Derek Shearer, a founder of Santa Monicans for Renters’ Rights and the husband of Ruth Yannatta Goldway, the city’s first “radical” mayor, said Kann overlooked many of the group’s accomplishments. He was especially critical of Kann’s theory that rent control has done little to help the poor.
“If you look at who rent control helps most, it obviously helps low-income people and low-income seniors who would have otherwise been thrown out of the city,” Shearer said. "(That fact) couldn’t be clearer.”
Shearer also objected to Kann calling the movement’s leadership radical.
“His whole thesis is manufactured,” Shearer said. “Our group . . . is very much composed of liberal or progressive Democrats. We engaged in electoral politics. We didn’t hold demonstrations. We didn’t march. We just ran for office, which is a pretty American way of doing things.”
City Atty. Robert M. Myers, who wrote the rent control law, said the book is an “interesting but not completely accurate” account of recent political events. Councilman Dennis Zane, described by Kann as the driving force behind the
tenant movement, said he plans to read the book soon.
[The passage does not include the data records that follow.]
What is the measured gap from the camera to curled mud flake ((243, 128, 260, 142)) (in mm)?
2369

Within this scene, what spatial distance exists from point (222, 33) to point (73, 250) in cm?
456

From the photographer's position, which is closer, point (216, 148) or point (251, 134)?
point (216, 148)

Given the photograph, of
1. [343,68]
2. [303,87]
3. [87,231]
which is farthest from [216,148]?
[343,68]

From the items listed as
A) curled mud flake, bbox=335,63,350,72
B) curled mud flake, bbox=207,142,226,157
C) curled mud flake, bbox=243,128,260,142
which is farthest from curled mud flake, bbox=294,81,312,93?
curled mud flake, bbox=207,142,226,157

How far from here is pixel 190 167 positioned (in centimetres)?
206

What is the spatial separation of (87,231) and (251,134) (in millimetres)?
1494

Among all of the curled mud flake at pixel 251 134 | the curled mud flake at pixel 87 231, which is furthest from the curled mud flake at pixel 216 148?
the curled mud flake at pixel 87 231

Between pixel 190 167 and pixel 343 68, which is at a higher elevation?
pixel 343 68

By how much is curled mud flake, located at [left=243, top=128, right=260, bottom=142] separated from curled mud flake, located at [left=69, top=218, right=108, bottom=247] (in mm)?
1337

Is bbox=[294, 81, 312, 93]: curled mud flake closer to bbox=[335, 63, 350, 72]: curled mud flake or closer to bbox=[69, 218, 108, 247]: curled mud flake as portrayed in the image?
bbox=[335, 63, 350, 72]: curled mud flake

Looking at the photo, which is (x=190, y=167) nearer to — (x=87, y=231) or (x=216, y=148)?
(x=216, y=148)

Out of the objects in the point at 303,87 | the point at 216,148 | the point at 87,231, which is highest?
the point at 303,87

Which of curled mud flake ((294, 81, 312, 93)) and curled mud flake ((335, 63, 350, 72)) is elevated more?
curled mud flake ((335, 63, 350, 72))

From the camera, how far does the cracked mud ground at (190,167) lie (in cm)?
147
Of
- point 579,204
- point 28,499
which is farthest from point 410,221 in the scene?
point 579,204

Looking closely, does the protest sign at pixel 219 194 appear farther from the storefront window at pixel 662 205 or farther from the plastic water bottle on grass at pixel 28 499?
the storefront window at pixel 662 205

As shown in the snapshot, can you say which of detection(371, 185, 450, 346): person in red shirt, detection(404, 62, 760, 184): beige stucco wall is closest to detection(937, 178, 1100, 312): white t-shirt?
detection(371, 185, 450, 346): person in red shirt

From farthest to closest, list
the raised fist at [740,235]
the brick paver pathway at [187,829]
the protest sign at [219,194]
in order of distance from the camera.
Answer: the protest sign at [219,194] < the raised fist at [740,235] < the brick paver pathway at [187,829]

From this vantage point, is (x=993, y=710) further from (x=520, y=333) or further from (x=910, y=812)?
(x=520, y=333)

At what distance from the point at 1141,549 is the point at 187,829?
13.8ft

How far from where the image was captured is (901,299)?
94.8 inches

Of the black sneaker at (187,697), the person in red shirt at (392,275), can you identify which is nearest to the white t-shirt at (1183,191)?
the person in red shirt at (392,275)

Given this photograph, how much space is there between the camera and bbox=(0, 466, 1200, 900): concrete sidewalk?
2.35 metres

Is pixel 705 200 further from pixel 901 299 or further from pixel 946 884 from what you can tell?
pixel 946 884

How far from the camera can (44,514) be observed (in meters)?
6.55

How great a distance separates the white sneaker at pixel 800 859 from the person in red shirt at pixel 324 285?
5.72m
But based on what he has heard, Zane said Kann incorrectly implies that the rent control movement was led and supported by middle-class “quiche and Perrier” people.
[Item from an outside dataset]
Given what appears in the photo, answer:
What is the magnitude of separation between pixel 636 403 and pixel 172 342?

“The book appears to reduce Santa Monicans for Renters’ Rights to the image of a few affluent and visible personalities when in fact we have never been led by such people,” Zane said. “These are working blue- and white- collar people who are neither affluent nor addicted to quiche and Perrier.”
Kann said he expects the book to generate some controversy, especially among tenant activists. But the 39-year-old San Pedro resident, who has written several newspaper and magazine articles on Santa Monica politics, said he considers it an accurate and useful account of a turbulent period in the city’s history.
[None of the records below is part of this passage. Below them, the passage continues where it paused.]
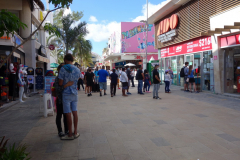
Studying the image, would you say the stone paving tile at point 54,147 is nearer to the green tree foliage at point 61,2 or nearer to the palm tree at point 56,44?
the green tree foliage at point 61,2

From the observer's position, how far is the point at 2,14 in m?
3.22

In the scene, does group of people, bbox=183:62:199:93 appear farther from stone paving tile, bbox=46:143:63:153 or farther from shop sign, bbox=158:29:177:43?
stone paving tile, bbox=46:143:63:153

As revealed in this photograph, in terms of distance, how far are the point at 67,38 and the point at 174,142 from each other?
64.1ft

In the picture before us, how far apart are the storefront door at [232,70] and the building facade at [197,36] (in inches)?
3.7

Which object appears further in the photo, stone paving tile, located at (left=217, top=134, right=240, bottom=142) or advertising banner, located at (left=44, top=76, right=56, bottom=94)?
advertising banner, located at (left=44, top=76, right=56, bottom=94)

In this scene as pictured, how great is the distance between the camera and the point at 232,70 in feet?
34.9

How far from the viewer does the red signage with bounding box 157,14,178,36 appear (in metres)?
15.0

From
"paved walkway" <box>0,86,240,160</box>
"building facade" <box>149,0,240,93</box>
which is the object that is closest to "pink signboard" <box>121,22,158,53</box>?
"building facade" <box>149,0,240,93</box>

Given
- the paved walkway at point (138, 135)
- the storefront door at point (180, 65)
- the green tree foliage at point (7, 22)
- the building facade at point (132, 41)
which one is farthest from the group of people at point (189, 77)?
the building facade at point (132, 41)

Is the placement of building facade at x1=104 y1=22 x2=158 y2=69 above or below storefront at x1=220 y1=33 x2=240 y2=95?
above

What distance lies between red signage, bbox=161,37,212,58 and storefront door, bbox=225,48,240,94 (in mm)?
1371

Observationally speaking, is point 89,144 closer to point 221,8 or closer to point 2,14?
point 2,14

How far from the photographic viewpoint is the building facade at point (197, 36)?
1063cm

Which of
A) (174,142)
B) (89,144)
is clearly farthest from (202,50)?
(89,144)
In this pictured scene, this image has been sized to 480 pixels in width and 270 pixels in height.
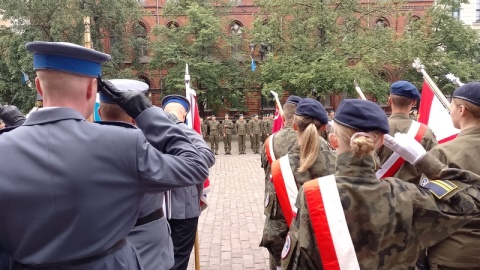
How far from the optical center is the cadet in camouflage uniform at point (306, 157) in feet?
11.6

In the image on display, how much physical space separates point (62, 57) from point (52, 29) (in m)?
26.9

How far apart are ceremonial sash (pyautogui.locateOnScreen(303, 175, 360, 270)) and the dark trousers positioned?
2088mm

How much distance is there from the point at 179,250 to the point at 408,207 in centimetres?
249

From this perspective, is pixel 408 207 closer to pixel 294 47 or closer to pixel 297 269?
pixel 297 269

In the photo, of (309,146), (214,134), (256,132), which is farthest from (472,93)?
(256,132)

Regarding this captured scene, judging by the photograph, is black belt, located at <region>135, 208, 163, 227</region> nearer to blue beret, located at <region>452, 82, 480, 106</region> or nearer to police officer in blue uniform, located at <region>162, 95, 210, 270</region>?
police officer in blue uniform, located at <region>162, 95, 210, 270</region>

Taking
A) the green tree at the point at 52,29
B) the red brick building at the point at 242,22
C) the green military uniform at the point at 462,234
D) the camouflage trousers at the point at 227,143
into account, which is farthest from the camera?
the red brick building at the point at 242,22

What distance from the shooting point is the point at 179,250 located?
4.09m

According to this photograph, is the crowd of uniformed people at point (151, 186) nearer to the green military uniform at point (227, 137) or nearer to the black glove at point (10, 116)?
the black glove at point (10, 116)

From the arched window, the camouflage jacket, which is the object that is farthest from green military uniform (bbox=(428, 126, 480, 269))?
the arched window

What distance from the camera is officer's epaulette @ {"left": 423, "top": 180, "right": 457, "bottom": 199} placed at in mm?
2189

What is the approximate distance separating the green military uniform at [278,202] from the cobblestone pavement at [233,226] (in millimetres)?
1732

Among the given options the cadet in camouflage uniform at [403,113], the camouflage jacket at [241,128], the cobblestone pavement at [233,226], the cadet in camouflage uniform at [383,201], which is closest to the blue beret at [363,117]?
the cadet in camouflage uniform at [383,201]

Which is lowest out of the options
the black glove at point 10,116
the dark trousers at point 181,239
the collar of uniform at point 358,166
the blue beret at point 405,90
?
the dark trousers at point 181,239
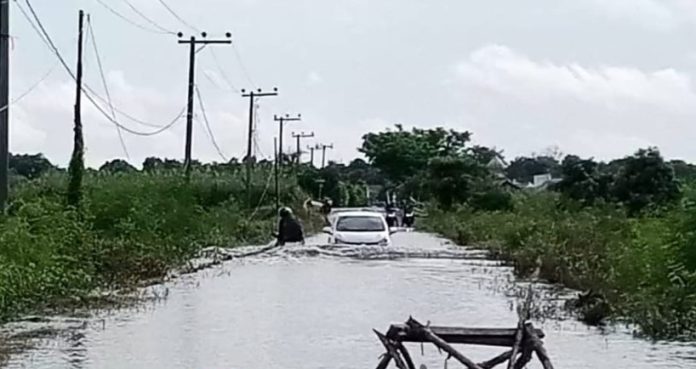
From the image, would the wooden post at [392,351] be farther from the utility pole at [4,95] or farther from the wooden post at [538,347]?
the utility pole at [4,95]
The tenant movement, which came about as a result of frustration with the rampant development and skyrocketing housing costs of the 1970s, focused national attention on Santa Monica, once considered a sleepy beach town. The fact that residents united against growth is not unusual, Kann contends. More peculiar was that so many middle-class citizens united to form a political coalition with such radical ideals.
“Santa Monica residents, activists, politicians and bureaucrats all betrayed the distinctive signs of middle-class background and culture,” Kann wrote. “They were generally affluent, highly educated, articulate, cosmopolitan, self-confident and effective. They lived the American dream and yet they sought
to fulfill radical dreams.”
The most obvious manifestation of the “radical dream” is the city’s rent control law, widely considered one of the nation’s toughest. There have also been improvements in social services. Overall, however, Kann contends that Santa Monicans for Renters’ Rights has failed to meet its ultimate goals because of the lack of a strong economic policy and a failure to reach out to minorities.
The group, which had gained a council majority in 1981 with the support of the city’s sizable tenant population, saw Mayor Goldway defeated in 1983. And it lost the council majority in 1984, after Councilwoman Dolores Press failed to gather enough signatures to qualify for the ballot. Since then it has been striving to regroup and strengthen voter support for coming elections.
Kann said he is optimistic about the organization’s political future. Santa Monicans for Renters’ Rights will try to regain a majority of the City Council seats in November, and Kann said he expects the organization to run a formidable campaign, especially if it strengthens its leadership.
“I don’t think they have lost their popularity at the polls,” Kann said. “What has changed is that they don’t have a central figure like Goldway to galvanize them. What left with Ruth (Goldway) were their priorities.”